Nel 1945 si sposò con Anna Delfino e nel 1947 nacque il figlio Marco, storico e sociologo. Lasciò l'esercito con il grado di maggiore e divenne commerciante di ferro, ma iniziò a impiegare il proprio tempo libero a ritrovare ex-alpini, ex-partigiani, contadini e a raccoglierne le testimonianze. Si dedicò pertanto alla scrittura, narrando con uno stile scarno e realistico le sue esperienze durante il conflitto mondiale, e continuò il suo impegno politico per sostenere i valori della guerra partigiana e della democrazia.
«...Volevo che i giovani sapessero, capissero, aprissero gli occhi. Guai se i giovani di oggi dovessero crescere nell'ignoranza, come eravamo cresciuti noi della "generazione del Littorio". Oggi la libertà li aiuta, li protegge. La libertà è un bene immenso, senza libertà non si vive, si vegeta...»
Nuto Revelli fu uno scrittore e partigiano. I suoi primi libri, tutti pubblicati da Einaudi, trattano della sua esperienza come ufficiale alpino sul fronte russo durante la seconda battaglia difensiva del Don del gennaio 1943 ed il suo successivo passaggio nelle file della Resistenza: Mai tardi, diario di un alpino in Russia, il suo volume autobiografico La guerra dei poveri e L'ultimo fronte, lettere di soldati caduti o dispersi nelle II guerra mondiale. La strada del Davai è invece l'accusa all'organizzazione dei vertici militari, responsabili della tragedia russa.
L'altro tema al quale Revelli ha prestato particolare attenzione è stato lo studio e la denuncia delle condizioni di vita dei contadini poveri delle vallate cuneesi, con l'emigrazione di massa nel dopoguerra verso le grandi industrie della città.
I suoi due più importanti lavori sono basati su lunghe interviste biografiche con uomini e donne delle vallate cuneesi e rappresentano anche importanti e pionieristici contributi all'affermazione e allo sviluppo della storia orale italiana. Con Il mondo dei vinti e L'anello forte, con oltre 270 interviste stenografate e successivamente ribattute a macchina, Revelli ha dato voce ai "vinti" e, attraverso le loro storie, ha riportato all'attenzione un mondo dimenticato e abbandonato.

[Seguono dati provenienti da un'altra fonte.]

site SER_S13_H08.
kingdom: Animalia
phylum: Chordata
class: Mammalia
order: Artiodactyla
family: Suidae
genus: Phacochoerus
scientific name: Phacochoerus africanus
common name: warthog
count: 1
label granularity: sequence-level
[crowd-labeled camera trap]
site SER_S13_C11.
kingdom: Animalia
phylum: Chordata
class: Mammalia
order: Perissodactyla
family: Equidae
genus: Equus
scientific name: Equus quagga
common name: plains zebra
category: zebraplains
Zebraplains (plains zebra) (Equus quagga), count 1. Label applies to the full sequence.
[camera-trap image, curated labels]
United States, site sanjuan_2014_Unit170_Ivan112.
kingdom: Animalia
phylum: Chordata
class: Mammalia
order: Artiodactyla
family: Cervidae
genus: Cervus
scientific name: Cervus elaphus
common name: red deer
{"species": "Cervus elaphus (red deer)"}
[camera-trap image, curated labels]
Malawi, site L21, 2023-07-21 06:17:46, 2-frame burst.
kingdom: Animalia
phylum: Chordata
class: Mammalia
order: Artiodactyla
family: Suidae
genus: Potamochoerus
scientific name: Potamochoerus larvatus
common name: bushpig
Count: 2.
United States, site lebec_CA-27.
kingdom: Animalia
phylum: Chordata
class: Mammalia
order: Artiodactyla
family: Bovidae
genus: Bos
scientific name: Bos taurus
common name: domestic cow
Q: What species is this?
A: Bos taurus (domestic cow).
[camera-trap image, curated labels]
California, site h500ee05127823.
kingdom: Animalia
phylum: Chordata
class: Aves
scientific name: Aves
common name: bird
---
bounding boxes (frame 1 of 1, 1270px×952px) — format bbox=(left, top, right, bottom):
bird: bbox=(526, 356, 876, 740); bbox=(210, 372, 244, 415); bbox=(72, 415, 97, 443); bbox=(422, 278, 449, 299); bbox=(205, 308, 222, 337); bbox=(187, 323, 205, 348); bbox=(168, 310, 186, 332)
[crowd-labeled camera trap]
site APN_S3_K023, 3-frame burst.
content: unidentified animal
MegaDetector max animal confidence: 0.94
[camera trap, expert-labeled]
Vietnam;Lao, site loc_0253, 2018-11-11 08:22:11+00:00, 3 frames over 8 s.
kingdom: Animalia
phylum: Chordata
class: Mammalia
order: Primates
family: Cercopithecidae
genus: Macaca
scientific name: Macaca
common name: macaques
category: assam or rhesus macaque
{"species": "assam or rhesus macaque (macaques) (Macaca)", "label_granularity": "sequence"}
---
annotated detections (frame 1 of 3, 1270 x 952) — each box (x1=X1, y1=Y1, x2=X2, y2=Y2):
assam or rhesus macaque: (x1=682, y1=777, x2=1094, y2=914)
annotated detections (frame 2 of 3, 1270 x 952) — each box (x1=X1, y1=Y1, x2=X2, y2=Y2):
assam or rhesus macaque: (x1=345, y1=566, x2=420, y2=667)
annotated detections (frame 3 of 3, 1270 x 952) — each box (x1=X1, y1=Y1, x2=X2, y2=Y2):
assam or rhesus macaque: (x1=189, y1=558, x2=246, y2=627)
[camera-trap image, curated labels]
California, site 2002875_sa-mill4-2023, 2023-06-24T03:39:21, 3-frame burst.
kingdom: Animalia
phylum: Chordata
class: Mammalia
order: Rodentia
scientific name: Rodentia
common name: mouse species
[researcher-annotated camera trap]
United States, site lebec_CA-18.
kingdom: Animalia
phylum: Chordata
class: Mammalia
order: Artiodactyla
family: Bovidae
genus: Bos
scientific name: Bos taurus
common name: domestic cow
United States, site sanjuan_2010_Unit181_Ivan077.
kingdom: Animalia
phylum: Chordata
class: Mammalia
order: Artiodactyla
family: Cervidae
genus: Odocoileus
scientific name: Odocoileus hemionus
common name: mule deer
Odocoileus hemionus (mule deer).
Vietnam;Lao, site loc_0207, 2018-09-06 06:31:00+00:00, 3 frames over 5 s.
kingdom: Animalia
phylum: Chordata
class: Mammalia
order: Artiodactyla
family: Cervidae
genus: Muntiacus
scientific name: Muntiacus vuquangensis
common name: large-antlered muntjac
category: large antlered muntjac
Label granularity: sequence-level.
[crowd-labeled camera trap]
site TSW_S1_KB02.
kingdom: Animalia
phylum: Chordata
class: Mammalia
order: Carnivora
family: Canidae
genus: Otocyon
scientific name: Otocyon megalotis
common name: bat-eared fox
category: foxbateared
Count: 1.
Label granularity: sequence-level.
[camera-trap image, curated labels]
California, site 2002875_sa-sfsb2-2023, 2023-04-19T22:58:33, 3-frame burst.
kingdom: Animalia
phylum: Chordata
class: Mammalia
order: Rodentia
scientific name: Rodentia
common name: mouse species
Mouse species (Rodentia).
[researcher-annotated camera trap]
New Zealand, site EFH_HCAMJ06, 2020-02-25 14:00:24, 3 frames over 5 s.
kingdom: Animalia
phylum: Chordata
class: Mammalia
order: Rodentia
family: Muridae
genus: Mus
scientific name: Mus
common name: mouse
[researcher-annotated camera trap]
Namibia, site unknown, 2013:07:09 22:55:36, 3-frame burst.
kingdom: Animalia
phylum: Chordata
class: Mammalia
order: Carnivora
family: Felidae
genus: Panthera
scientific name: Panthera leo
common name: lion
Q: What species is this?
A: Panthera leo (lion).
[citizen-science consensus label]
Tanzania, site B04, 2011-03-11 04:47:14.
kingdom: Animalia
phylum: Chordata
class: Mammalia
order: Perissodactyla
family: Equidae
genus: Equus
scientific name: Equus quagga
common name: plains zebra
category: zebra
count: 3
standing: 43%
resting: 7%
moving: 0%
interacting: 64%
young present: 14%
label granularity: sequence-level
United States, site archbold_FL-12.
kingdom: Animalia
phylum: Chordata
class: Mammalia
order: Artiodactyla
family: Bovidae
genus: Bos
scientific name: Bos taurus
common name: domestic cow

Negli ultimi anni di vita è ritornato sui temi della guerra e della Resistenza, con Il disperso di Marburg, Il prete giusto e l'ultimo suo volume, del 2004, Le due guerre, che ripercorre i venticinque anni dall'avvento del fascismo al dopo-Liberazione.
Tenne un ciclo di lezioni all'Università di Torino nell'anno accademico 1984-1985 (in cattedra proprio lui che, schivo come era, a chi gli chiedeva come voleva essere definito, scrittore o professore, rispondeva: "Geometra, io sono un geometra..."), che furono un momento formativo di grande importanza per diversi futuri storici e intellettuali piemontesi.
Revelli morì dopo una lunga malattia il 5 febbraio del 2004; è tumulato nel cimitero di Spinetta, frazione di Cuneo, accanto alla moglie.
Nel 2006 gli eredi e gli amici hanno dato vita alla Fondazione "Nuto Revelli" onlus, che ha sede a Cuneo, nella casa dove Nuto viveva e scrisse le sue ultime opere.